Cyclone Ockhi, which claimed 13 lives in Tamil Nadu and Kerala, has now moved beyond Lakshwadeep, the weather department said bringing huge relief to the people of the rain-battered states. There may be light rainfall later in the day in some regions. However, Kanyakumari still remains largely powerless with more than a thousand people stranded in rescue centres.
The district has received moderate rainfall this morning and a few low lying areas in the district are still inundated. 4,000 power lines in the district have been damaged by the cyclone and officials said it may take close to a week for the entire power supply to be restored. NDRF and state forces have been deployed for relief and rescue operations.
Since this morning there has been no reports of rain from other parts of the Tamil Nadu. In Kerala too weather has largely cleared out with intermittent rain in some parts.
In Tirunelvelli, dams are filling up fast as water continues to flow in from surrounding areas. In Tuticorin, large tracts of banana plantations have suffered damage. Severe crop damage has also been reported from Tiruvarur.
Six people have died in Ockhi-related incidents in Tamil Nadu and more than a thousand people are in relief centers in Kanyakumari district alone. 14 fishermen are still missing and the Navy has been called in for their rescue.
In Kerala, 155 fishermen have been rescued so far. Another 150 fishermen managed to return on their own. Rescue operations are still on with Navy, Air Force and Coast Guard’s coordinated efforts in Thiruvananthapuram-Kollam coast area.
A Central Water Commission advisory yesterday said the west-flowing rivers in Thiruvananthapuram, Kollam, Pathanamthitta, Idukki, Kottayam, Alapuzzha and Ernakulam were likely to rise over the next 24 hours and then slowly fall as the rains reduced. Seven people have been killed in the state.

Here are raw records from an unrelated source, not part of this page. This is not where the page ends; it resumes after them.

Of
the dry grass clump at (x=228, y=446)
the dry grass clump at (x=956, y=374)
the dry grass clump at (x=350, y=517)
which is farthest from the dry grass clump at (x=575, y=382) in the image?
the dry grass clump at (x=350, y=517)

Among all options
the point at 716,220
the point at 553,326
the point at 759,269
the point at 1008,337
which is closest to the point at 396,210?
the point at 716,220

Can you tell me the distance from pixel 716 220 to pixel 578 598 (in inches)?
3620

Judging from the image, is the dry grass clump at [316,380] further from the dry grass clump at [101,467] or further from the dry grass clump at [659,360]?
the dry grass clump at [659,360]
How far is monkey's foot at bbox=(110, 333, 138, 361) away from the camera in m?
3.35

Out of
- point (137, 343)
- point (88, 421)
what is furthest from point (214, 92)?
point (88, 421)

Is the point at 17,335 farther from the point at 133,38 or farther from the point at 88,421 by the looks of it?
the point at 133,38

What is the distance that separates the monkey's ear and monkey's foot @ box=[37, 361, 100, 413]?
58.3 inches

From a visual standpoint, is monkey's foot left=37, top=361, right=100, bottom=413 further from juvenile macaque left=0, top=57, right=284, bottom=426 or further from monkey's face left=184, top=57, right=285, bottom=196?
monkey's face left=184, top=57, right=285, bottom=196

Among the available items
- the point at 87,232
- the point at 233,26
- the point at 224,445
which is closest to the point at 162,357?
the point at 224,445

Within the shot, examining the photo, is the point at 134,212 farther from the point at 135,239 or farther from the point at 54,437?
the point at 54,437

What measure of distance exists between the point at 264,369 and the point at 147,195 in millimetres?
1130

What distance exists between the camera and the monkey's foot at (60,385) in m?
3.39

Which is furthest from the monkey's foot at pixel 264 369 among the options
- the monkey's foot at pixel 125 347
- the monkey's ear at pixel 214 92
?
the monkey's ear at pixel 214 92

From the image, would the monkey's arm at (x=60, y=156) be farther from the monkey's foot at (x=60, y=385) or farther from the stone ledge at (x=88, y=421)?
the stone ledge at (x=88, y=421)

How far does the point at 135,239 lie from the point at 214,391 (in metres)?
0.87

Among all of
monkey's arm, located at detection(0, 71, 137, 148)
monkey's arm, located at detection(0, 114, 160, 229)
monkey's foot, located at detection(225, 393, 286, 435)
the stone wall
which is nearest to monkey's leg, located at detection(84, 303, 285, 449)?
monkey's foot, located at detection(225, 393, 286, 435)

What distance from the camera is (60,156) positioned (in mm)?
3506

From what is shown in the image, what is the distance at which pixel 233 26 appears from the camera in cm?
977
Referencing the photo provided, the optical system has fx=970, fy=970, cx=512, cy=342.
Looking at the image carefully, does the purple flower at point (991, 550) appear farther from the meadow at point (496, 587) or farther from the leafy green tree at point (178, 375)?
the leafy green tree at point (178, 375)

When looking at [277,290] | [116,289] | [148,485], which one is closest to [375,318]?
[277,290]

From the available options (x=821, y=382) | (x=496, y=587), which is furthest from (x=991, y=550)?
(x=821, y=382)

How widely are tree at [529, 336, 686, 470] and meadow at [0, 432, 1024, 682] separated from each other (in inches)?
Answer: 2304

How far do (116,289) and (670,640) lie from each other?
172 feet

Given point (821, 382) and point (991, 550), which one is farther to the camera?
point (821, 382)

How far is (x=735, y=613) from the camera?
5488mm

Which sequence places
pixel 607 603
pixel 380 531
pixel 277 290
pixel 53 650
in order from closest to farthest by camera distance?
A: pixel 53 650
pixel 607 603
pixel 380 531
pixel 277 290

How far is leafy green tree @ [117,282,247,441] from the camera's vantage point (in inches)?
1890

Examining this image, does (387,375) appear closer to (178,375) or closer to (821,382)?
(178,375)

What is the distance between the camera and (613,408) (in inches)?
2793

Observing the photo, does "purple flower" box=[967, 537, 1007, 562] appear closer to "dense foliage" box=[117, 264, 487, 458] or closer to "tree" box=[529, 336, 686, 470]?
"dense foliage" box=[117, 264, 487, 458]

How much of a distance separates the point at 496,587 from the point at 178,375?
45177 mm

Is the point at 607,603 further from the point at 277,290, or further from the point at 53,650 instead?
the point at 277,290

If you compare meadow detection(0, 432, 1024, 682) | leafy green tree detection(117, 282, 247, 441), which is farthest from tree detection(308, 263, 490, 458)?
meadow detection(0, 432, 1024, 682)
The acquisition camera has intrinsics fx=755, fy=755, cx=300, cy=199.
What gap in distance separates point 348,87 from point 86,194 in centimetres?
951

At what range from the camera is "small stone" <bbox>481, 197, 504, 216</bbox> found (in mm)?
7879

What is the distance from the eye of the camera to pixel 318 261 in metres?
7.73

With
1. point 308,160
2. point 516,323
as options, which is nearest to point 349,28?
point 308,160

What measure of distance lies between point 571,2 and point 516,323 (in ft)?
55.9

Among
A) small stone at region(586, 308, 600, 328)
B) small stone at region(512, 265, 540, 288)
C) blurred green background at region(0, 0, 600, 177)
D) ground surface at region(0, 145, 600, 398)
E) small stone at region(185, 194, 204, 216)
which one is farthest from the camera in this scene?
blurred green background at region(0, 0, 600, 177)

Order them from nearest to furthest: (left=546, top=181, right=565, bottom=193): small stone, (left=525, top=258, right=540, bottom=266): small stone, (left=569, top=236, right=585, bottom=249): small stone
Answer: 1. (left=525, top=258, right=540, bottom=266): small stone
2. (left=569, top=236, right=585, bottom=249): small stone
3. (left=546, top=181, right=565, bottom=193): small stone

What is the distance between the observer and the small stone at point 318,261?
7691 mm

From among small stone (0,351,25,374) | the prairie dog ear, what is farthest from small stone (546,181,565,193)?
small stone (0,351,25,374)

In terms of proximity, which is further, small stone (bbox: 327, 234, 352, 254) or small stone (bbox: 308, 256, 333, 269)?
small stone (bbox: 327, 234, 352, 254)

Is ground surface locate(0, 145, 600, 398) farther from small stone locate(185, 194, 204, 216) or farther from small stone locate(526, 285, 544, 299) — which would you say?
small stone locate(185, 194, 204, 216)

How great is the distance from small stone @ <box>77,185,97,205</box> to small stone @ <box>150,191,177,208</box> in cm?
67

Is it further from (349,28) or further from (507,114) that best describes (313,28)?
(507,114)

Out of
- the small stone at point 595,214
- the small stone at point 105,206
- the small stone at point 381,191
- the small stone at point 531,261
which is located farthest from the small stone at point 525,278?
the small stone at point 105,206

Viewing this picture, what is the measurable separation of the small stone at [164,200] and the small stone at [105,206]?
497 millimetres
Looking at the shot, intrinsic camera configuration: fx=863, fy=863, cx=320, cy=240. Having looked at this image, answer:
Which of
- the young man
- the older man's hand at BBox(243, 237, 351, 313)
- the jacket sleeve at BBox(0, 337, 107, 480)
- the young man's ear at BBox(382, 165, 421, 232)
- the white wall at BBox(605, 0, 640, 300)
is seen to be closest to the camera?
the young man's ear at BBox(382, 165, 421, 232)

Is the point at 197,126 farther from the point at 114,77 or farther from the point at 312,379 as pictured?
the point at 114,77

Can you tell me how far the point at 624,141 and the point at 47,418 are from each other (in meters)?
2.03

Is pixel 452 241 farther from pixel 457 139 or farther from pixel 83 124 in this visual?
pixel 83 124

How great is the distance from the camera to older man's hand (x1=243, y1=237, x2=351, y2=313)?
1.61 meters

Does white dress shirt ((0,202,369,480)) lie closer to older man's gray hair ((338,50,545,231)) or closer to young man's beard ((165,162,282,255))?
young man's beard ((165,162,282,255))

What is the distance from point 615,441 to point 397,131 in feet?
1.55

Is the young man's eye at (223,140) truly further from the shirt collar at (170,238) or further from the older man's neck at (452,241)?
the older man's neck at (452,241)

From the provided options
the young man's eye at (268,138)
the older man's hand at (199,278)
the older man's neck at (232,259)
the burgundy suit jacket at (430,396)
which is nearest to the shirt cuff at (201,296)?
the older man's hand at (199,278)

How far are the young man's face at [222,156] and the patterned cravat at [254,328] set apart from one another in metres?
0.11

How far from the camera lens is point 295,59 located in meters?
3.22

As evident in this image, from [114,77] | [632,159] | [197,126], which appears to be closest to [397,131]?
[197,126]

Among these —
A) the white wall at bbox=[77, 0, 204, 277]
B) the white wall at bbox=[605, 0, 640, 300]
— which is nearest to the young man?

The advisory also said that the Amaravathi and Bhavani rivers and their tributaries in the Cauvery basin were also expected to receive sufficient flows, increasing the water levels in the Amaravathy, Moyar, Pilloor and Bhavanisagar dams in the Nilgiris, Coimbatore and Erode districts of Tamil Nadu.
“The release from the Sathanur dam has to be accordingly monitored, in view of the developing situation in association with the well-marked low pressure in the Bay of Bengal which is likely to become a depression and move towards the North Tamil Nadu-South Andhra Pradesh coasts,” it added.
The Somasila and Kandaleru projects in Nellore district of Andhra Pradesh were also likely to receive “significant inflows” due to the depression, which was likely to affect the southern parts of the state from December 5 onwards.
“There is a likelihood of a rapid rise in the water levels of the Suwarnamukhi and Kalingi rivers in Chittoor and Nellore districts,” the commission said.